### Set of tasks
**A)** In the passage on the synthetic customs dataset, how many features were selected from the 62 fields of the import declaration form?
**B)** Write the next paragraph of the passage on the synthetic customs dataset, picking up after its final sentence.

In this research experiment, we evaluated the proposed approach using the customs import declarations dataset34, which consists of 54,000 synthetically generated trade records created using CTGAN while conserving correlated attributes. In fact, each row corresponds to a single goods declaration. From the 62 available fields in the import declaration form, 18 representative features were selected along with two target labels, namely “fraud” and “item price”. More specifically, 78.42% of the declarations are positive (fraudulent) cases and 21.58% are negative (non-fraudulent). As can be seen, this indicates a considerable class imbalance in the dataset. Table 2 details the attributes included in the customs dataset considered in this research.

It is worth mentioning that using synthetic data in this study was necessitated by the confidentiality and privacy restrictions surrounding real customs declarations. Disclosure of import transaction records outside customs authorities is strictly prohibited. Furthermore, access is limited only to authorized internal departments and institutions. Therefore, the publicly available synthetic dataset serves as a practical alternative. It enables research to progress despite these restrictions. The synthetic data generation process minimizes identity risk in trade statistics and maintains a distribution similar to the real data. This makes the dataset suitable as a benchmark for evaluating classification and regression algorithms.

Nevertheless, although CTGAN effectively maintains the statistical dependencies among features, it cannot fully reflect the data complexity, irregularities, and noise patterns present in real-world customs transactions. As a result, the generalization of the reported results may be constrained. In other words, differences between synthetic and real-world customs data could influence model performance when applied in reality. Future research will therefore focus on validating the proposed approach using real customs datasets once access permissions are obtained.

### Source data
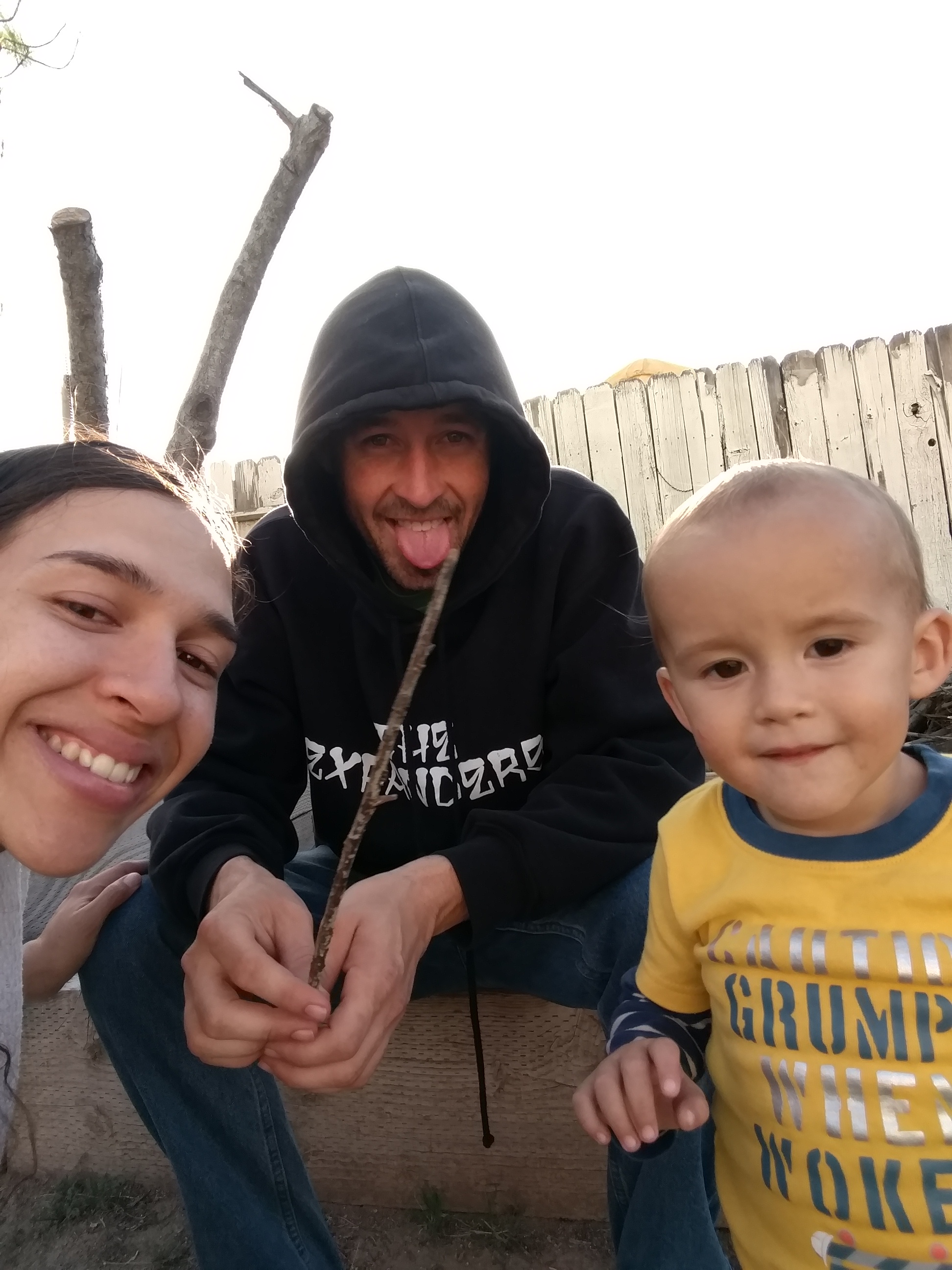 People smiling outdoors at Roots to Heal Farmacy community event.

### Answers to the problems
**A)** Eighteen representative features were selected, along with two target labels.

**B)**
Table 2 Overview of the customs declaration dataset in which the description and example of each variable are provided.

Experimental setup and hyperparameter tuning

Hyperparameter selection was carried out in a preliminary stage using an empirical grid-search procedure on the training data. The grid search explored several settings for XGBoost parameters, including depth, learning rate, and regularization terms. The ideal configuration that achieved a balance between classification and regression performance was employed in the remaining experiments.

After fixing the hyperparameters, the evaluation was performed using 5-fold cross-validation to ensure robust and reliable estimates of performance. The dataset was divided into five folds using K-fold splitting. In each iteration, one fold held out as the unseen test fold and the remaining four folds constituted a development set. Within this development set, an additional internal split was performed to obtain a training subset (\(\approx 60\%\)) and a validation subset (\(\approx 20\%\)). The model was trained on the training subset, and early stopping was monitored on the validation subset to prevent overfitting. The test fold for each iteration was used exclusively for performance evaluation, and the final results reported in the tables are obtained only by averaging the classification and regression metrics across the five test folds.

To conduct a comprehensive assessment of the proposed framework, hyperparameters were optimized using both validation-guided manual tuning and metaheuristic exploration via the Modified Sinh-Cosh Optimizer (MSCHO)35. Both methods produced competitive performance. However, manually tuned DXGBA showed marginal superiority, especially for the classification task. Thus, it is used as the optimal configuration in this study. On the other hand, MSCHO delivered closely comparable results and demonstrated strong adaptability when manual tuning expertise is limited.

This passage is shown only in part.